Quoted text
Funnels sadly won’t be able to use this mechanism while retaining the current semantics. We ensure that a given person is counted only once over the whole time range even if they converted multiple times in different conversion windows.

If we wanted to make funnels use partial caching, this would require changing these semantics to allow persons to convert multiple times (in non-overlapping conversion windows). If so, we could calculate coalesce(latest_2, latest_1, lastest_0) AS date_to_consider which could be used as a baseline for doing calculations.

Corner cases

Cohort filters

Since cohorts change over time, any query filtering or breaking down on cohorts is not partially cachable.

Action definition(s)

We currently use action_id when calculating filter_hash. This means that changing the definition of an action can change the meaning of a query but won’t

Backfilling data

Users may send us data in the past as part of backfills.

Problem requirements
From the notes on partial query caching, print the passage whose opening words contain "Corner cases" and whose closing words are "part of backfills.".

Stored data
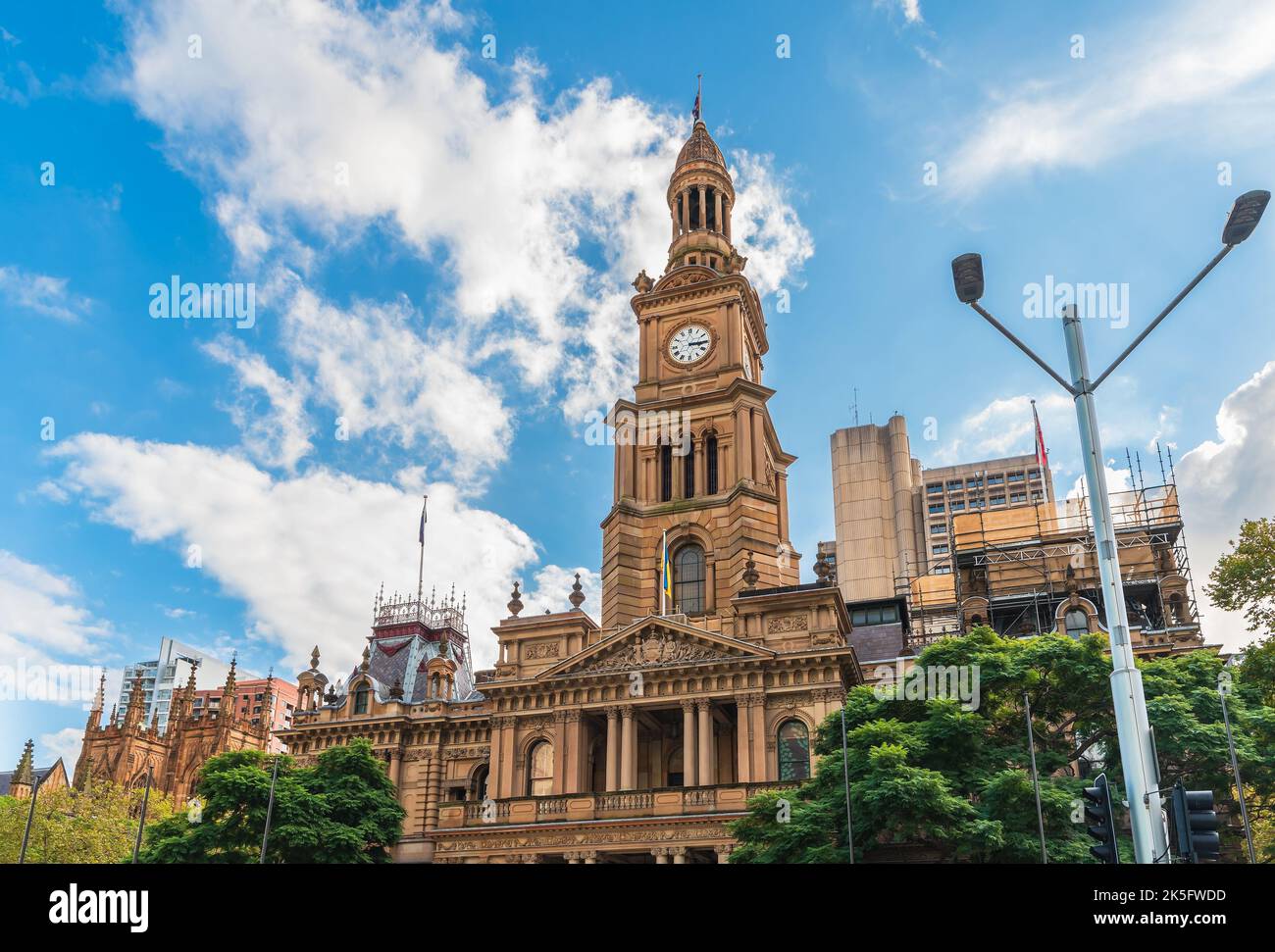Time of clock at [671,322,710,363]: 3:14
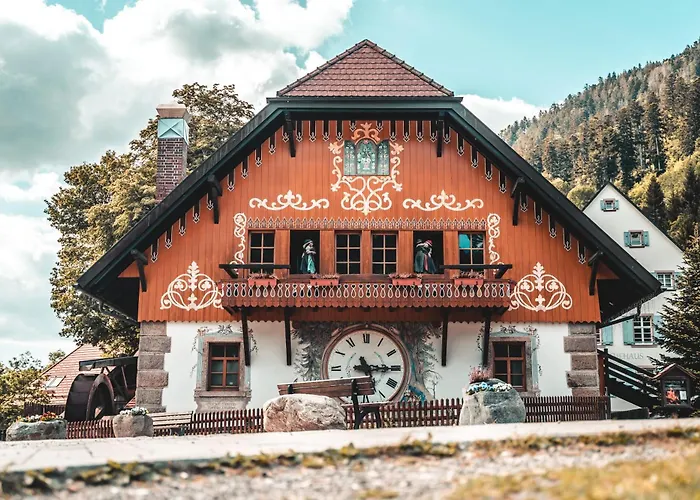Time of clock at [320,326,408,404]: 5:15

Solution to the exercise
Corner cases

Cohort filters

Since cohorts change over time, any query filtering or breaking down on cohorts is not partially cachable.

Action definition(s)

We currently use action_id when calculating filter_hash. This means that changing the definition of an action can change the meaning of a query but won’t

Backfilling data

Users may send us data in the past as part of backfills.